Records from a spatial question set

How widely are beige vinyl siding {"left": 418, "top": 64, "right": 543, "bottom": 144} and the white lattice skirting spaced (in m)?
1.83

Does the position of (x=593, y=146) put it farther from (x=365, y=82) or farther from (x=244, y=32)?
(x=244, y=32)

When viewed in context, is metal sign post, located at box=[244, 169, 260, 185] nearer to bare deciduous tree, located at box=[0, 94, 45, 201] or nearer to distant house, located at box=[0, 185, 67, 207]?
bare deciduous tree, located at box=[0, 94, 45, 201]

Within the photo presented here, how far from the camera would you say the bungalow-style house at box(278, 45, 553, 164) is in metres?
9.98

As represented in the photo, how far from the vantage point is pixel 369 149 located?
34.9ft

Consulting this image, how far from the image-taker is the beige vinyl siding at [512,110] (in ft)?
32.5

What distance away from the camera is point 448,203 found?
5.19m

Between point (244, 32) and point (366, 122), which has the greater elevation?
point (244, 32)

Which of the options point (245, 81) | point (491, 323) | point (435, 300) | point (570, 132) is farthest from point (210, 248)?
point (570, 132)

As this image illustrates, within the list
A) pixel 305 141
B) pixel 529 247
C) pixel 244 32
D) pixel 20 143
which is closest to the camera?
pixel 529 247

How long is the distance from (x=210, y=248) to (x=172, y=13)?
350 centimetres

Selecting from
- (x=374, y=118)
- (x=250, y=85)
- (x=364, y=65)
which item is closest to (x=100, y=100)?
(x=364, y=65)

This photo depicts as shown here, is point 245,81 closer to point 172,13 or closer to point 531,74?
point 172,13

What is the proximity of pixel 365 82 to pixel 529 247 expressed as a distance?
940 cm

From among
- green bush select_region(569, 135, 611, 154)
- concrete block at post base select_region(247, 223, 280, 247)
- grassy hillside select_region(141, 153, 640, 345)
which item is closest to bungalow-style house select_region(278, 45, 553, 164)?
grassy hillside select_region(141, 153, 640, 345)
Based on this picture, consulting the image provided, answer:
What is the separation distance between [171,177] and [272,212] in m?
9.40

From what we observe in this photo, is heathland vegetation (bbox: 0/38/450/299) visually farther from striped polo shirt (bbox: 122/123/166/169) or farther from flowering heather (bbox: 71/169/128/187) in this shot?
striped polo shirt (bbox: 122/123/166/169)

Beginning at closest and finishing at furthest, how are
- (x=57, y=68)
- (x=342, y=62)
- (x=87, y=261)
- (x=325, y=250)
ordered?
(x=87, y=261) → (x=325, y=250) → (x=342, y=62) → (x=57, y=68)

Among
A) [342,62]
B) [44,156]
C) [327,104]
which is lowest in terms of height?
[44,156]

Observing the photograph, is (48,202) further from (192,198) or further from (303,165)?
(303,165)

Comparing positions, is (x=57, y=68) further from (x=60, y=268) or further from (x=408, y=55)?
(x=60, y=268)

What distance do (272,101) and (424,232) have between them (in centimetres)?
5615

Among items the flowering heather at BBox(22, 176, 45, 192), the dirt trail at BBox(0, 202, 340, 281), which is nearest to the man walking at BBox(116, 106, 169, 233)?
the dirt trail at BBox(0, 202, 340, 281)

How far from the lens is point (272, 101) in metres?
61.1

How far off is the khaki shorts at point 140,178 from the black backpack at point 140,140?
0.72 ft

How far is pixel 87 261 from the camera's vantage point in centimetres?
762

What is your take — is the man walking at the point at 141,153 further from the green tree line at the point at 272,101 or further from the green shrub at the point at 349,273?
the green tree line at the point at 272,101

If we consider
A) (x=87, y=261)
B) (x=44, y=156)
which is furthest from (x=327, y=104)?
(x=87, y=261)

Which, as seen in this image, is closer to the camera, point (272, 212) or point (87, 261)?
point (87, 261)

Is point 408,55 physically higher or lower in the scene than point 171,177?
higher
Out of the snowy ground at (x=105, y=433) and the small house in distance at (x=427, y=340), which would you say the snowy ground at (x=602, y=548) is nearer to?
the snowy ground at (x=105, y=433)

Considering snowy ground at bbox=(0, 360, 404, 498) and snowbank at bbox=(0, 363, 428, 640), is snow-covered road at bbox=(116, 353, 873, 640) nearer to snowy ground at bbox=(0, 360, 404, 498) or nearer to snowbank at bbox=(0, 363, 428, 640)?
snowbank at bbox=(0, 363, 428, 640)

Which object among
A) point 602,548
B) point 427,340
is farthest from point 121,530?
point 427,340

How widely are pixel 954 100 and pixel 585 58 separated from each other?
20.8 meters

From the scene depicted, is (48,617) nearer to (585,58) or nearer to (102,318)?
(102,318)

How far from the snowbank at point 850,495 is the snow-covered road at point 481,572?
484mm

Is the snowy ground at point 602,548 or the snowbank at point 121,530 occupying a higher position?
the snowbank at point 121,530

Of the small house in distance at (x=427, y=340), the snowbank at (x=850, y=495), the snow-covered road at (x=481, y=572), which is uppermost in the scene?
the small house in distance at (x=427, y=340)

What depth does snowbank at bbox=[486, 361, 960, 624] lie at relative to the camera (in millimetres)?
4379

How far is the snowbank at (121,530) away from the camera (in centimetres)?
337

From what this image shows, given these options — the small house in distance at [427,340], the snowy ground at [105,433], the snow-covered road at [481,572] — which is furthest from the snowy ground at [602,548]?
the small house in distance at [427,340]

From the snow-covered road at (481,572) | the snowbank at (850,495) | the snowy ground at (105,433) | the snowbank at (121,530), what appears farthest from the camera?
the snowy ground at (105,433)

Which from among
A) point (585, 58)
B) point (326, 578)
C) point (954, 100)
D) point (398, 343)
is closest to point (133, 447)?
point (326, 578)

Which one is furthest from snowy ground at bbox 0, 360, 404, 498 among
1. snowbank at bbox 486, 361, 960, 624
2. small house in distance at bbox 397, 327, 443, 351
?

• Given exercise:
Return every entry verbatim.

• Solution:
How widely are beige vinyl siding {"left": 418, "top": 64, "right": 543, "bottom": 144} and the white lattice skirting spaced (in m)?
1.83

Does the position of (x=593, y=146) put it farther from (x=365, y=82) or farther from (x=244, y=32)?
(x=244, y=32)

When viewed in context, is metal sign post, located at box=[244, 169, 260, 185] nearer to bare deciduous tree, located at box=[0, 94, 45, 201] or nearer to distant house, located at box=[0, 185, 67, 207]?
bare deciduous tree, located at box=[0, 94, 45, 201]

Within the photo presented here, how far from the camera would you say the bungalow-style house at box(278, 45, 553, 164) is in metres?
9.98

As represented in the photo, how far from the vantage point is pixel 369 149 located?
34.9ft

Consulting this image, how far from the image-taker is the beige vinyl siding at [512,110] (in ft)?
32.5

What distance away from the camera is point 448,203 found?
5.19m

Between point (244, 32) and point (366, 122), which has the greater elevation?
point (244, 32)

Which of the options point (245, 81) | point (491, 323) | point (435, 300) | point (570, 132) is farthest from point (210, 248)?
point (570, 132)

As this image illustrates, within the list
A) pixel 305 141
B) pixel 529 247
C) pixel 244 32
D) pixel 20 143
which is closest to the camera?
pixel 529 247

How long is the distance from (x=210, y=248) to (x=172, y=13)?
350 centimetres

Selecting from
- (x=374, y=118)
- (x=250, y=85)
- (x=364, y=65)
which item is closest to (x=100, y=100)?
(x=364, y=65)

This photo depicts as shown here, is point 245,81 closer to point 172,13 or closer to point 531,74?
point 172,13

What is the proximity of pixel 365 82 to pixel 529 247 expressed as a distance?
940 cm

From among
- green bush select_region(569, 135, 611, 154)
- concrete block at post base select_region(247, 223, 280, 247)
- grassy hillside select_region(141, 153, 640, 345)
which item is closest to bungalow-style house select_region(278, 45, 553, 164)?
grassy hillside select_region(141, 153, 640, 345)
Based on this picture, consulting the image provided, answer:
What is the separation distance between [171,177] and [272,212] in m?
9.40

From what we observe in this photo, is heathland vegetation (bbox: 0/38/450/299) visually farther from striped polo shirt (bbox: 122/123/166/169) or farther from flowering heather (bbox: 71/169/128/187) in this shot?
striped polo shirt (bbox: 122/123/166/169)

Beginning at closest and finishing at furthest, how are
- (x=57, y=68)
- (x=342, y=62)
- (x=87, y=261)
- (x=325, y=250)
ordered?
(x=87, y=261) → (x=325, y=250) → (x=342, y=62) → (x=57, y=68)

Among
A) [342,62]
B) [44,156]
C) [327,104]
which is lowest in terms of height?
[44,156]

Observing the photograph, is (48,202) further from (192,198) or further from (303,165)?
(303,165)

Comparing positions, is (x=57, y=68) further from (x=60, y=268) or further from (x=408, y=55)?
(x=60, y=268)

What distance do (272,101) and (424,232) have between them (in centimetres)?
5615

Among items the flowering heather at BBox(22, 176, 45, 192), the dirt trail at BBox(0, 202, 340, 281), which is nearest to the man walking at BBox(116, 106, 169, 233)?
the dirt trail at BBox(0, 202, 340, 281)

How far from the lens is point (272, 101) in metres?
61.1

How far off is the khaki shorts at point 140,178 from the black backpack at point 140,140?
0.72 ft

How far is pixel 87 261 from the camera's vantage point in centimetres?
762

What is your take — is the man walking at the point at 141,153 further from the green tree line at the point at 272,101 or further from the green shrub at the point at 349,273?
the green tree line at the point at 272,101

If we consider
A) (x=87, y=261)
B) (x=44, y=156)
which is furthest from (x=327, y=104)?
(x=87, y=261)

Which, as seen in this image, is closer to the camera, point (272, 212) or point (87, 261)?
point (87, 261)

Is point 408,55 physically higher or lower in the scene than point 171,177?
higher
Out of the snowy ground at (x=105, y=433) and the small house in distance at (x=427, y=340), which would you say the snowy ground at (x=602, y=548) is nearer to?
the snowy ground at (x=105, y=433)

Considering snowy ground at bbox=(0, 360, 404, 498) and snowbank at bbox=(0, 363, 428, 640), is snow-covered road at bbox=(116, 353, 873, 640) nearer to snowy ground at bbox=(0, 360, 404, 498) or nearer to snowbank at bbox=(0, 363, 428, 640)?
snowbank at bbox=(0, 363, 428, 640)

Which object among
A) point 602,548
B) point 427,340
is farthest from point 121,530?
point 427,340

How widely are pixel 954 100 and pixel 585 58 separated from each other?
20.8 meters

From the scene depicted, is (48,617) nearer to (585,58) or nearer to (102,318)?
(102,318)

How far from the snowbank at point 850,495 is the snow-covered road at point 481,572?
484mm

Is the snowy ground at point 602,548 or the snowbank at point 121,530 occupying a higher position?
the snowbank at point 121,530

Of the small house in distance at (x=427, y=340), the snowbank at (x=850, y=495), the snow-covered road at (x=481, y=572), which is uppermost in the scene?
the small house in distance at (x=427, y=340)

What depth does snowbank at bbox=[486, 361, 960, 624] lie at relative to the camera (in millimetres)?
4379

How far is the snowbank at (121,530) away from the camera (in centimetres)?
337

From what this image shows, given these options — the small house in distance at [427,340], the snowy ground at [105,433], the snow-covered road at [481,572] — which is furthest from the snowy ground at [602,548]?
the small house in distance at [427,340]

From the snow-covered road at (481,572) | the snowbank at (850,495) | the snowy ground at (105,433) | the snowbank at (121,530), what appears farthest from the camera?
the snowy ground at (105,433)

Which from among
A) point (585, 58)
B) point (326, 578)
C) point (954, 100)
D) point (398, 343)
is closest to point (133, 447)?
point (326, 578)

Which one is furthest from snowy ground at bbox 0, 360, 404, 498 among
1. snowbank at bbox 486, 361, 960, 624
2. small house in distance at bbox 397, 327, 443, 351
?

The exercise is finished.